> The input:

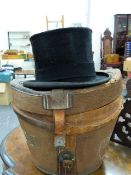 A VINTAGE MOSS BROS. BLACK SILK TOP HAT IN A PERIOD CANVAS HAT BOX, NO SIZE NOTED BUT INTERNAL RIM
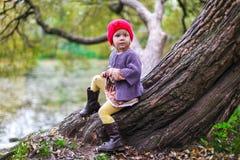 Gullig liten flicka i ett rött lock nära sjön på Royaltyfri Bild
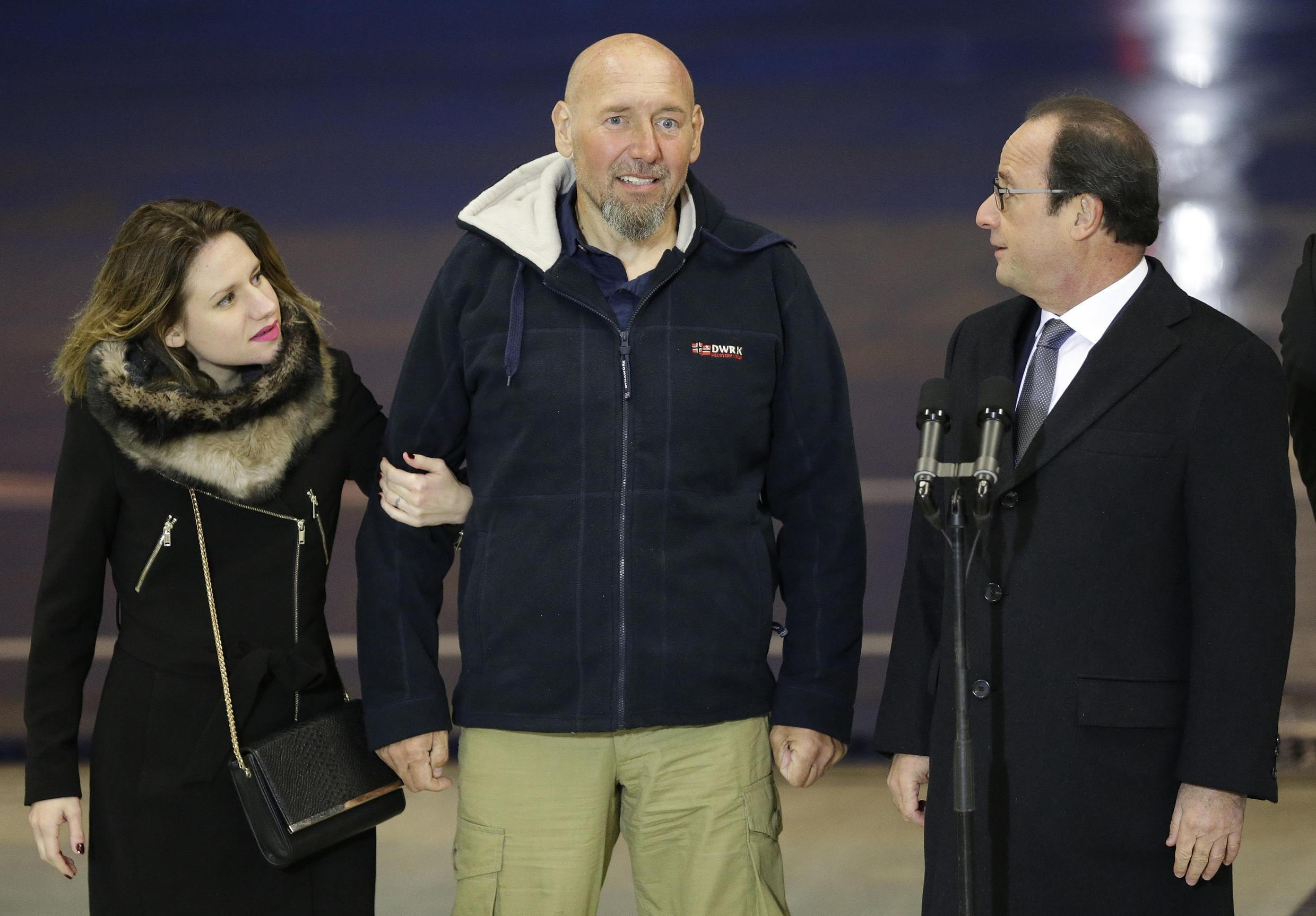 Serge Lazarevic (L) with French Defence Minister Jean-Yves Le Drian (C) with his daughter Diane (L) and French President François Hollande at Villacoublay airport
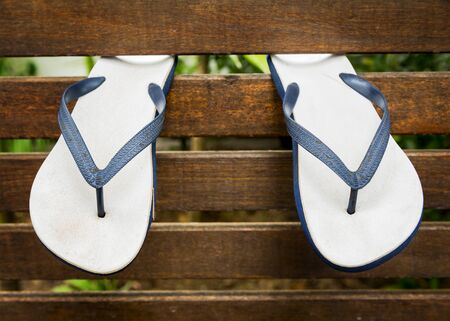 thongs: Flip flops or thongs hanging from a wooden wall at a beach resort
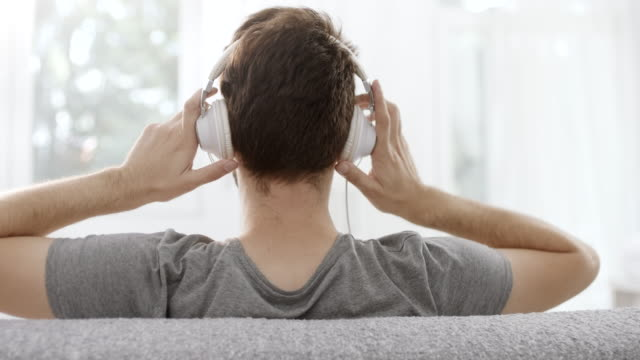 Man putting headphones on his ears Rear view, man putting headphones on his ears headphones stock videos & royalty-free footage
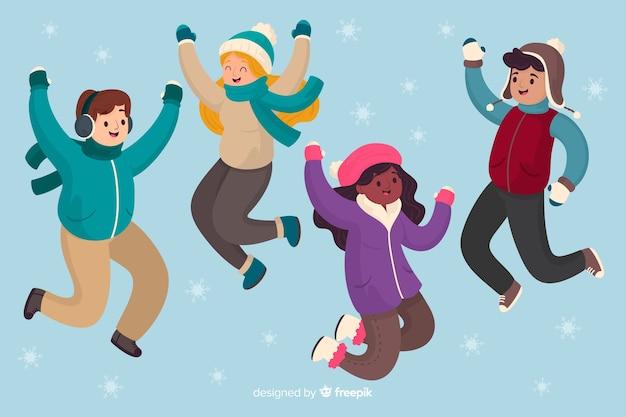 La gente che salta il fondo di stagione invernale Vettore gratuito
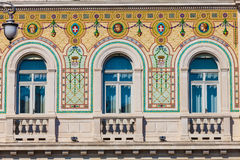 Vintage historical building facade with antique decorations windows Royalty Free Stock Photos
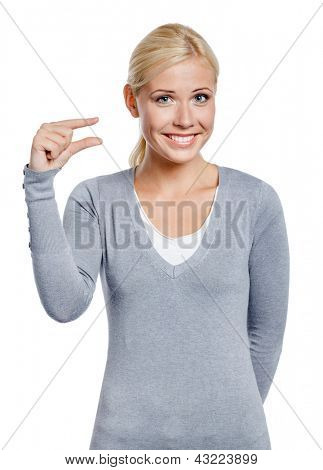 Woman showing small amount of something with fingers, isolated on white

> Problem to work on: In your copy of the listing above, every line must match exactly and no picture may appear.

> Solution to the problem:
 A VINTAGE MOSS BROS. BLACK SILK TOP HAT IN A PERIOD CANVAS HAT BOX, NO SIZE NOTED BUT INTERNAL RIM
 Gullig liten flicka i ett rött lock nära sjön på Royaltyfri Bild
 Serge Lazarevic (L) with French Defence Minister Jean-Yves Le Drian (C) with his daughter Diane (L) and French President François Hollande at Villacoublay airport
 thongs: Flip flops or thongs hanging from a wooden wall at a beach resort
 Man putting headphones on his ears Rear view, man putting headphones on his ears headphones stock videos & royalty-free footage
 La gente che salta il fondo di stagione invernale Vettore gratuito
 Vintage historical building facade with antique decorations windows Royalty Free Stock Photos
 Woman showing small amount of something with fingers, isolated on white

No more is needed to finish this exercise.